Lewis was the first to fight a kickboxing match in 1970 against Greg Baines, which earned him the title Father of Kickboxing. “He paved the way for all of us who fought,” said Randy Smith. “He was the result of MMA today.” Ricky and Randy trained with Lewis and earned their fifth degree black belts under his American Karate Systems.
Ricky, known as Flash, and Randy, known as The Bullet, received their awards from Bill “Superfoot” Wallace, PKA middle weight champion, and Jeff “The DC Bomber” Smith, PKA light heavy weight champion, two of the best kickboxers in the history of martial arts, who began their infamous careers airing on ABC’s Wide World of Entertainment in 1974.
Corley commended the twins on stage for their life-changing contribution to the sport. “This is the most coveted award in karate,” said Ricky Smith. “I am honored to be included with all these champions. These are martial artists that I grew up reading about in the karate magazines.
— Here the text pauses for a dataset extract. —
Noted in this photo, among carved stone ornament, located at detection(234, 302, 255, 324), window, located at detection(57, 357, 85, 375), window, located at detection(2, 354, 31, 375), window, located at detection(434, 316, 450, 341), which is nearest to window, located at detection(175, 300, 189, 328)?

It secures our history.”
Some of the original recipients of the award are Lewis, Norris, Wallace, Smith, and Ricky and Randy’s current instructor, Jerry Piddington, founder of the American Karate Academies, from Medford, Oregon.
The twins were inducted into this group of karate and kickboxing world champions alongside their fellow Charlotte Warhawk team members, Danny “Thunderbolt” McCall from Denver, N.C., Jimmy Horsely and the late Keith Haflick from Richmond, Va.
Some of the other veteran karate champions who received this award included Pat Burleson (first point karate champion in 1964 from Azle, Texas, known as The Father of all Karate Champions); Allen Steen (known as Father of karate in Texas); Pat Johnson (with film credits such as “Karate Kid,” “Enter The Dragon,” “Teenage Mutant Ninja Turtles” and “Mortal Kombat,” from Los Angeles, Calif.); Michael DePasquale Jr. (jiu-jitsu champion and film maker from River Vale, N.J.); Stephen Hayes (American ninja master and author from Dayton, Ohio); Ray Thompson, and his son Stephen “Wonderboy” Thompson (UFC fighter known for his kicking and striking from Simpsonville, S.C.).
Ricky operates SideKick Karate of Salisbury, with his wife Edie, and Randy manages Lack’s Beach Service in Myrtle Beach, S.C.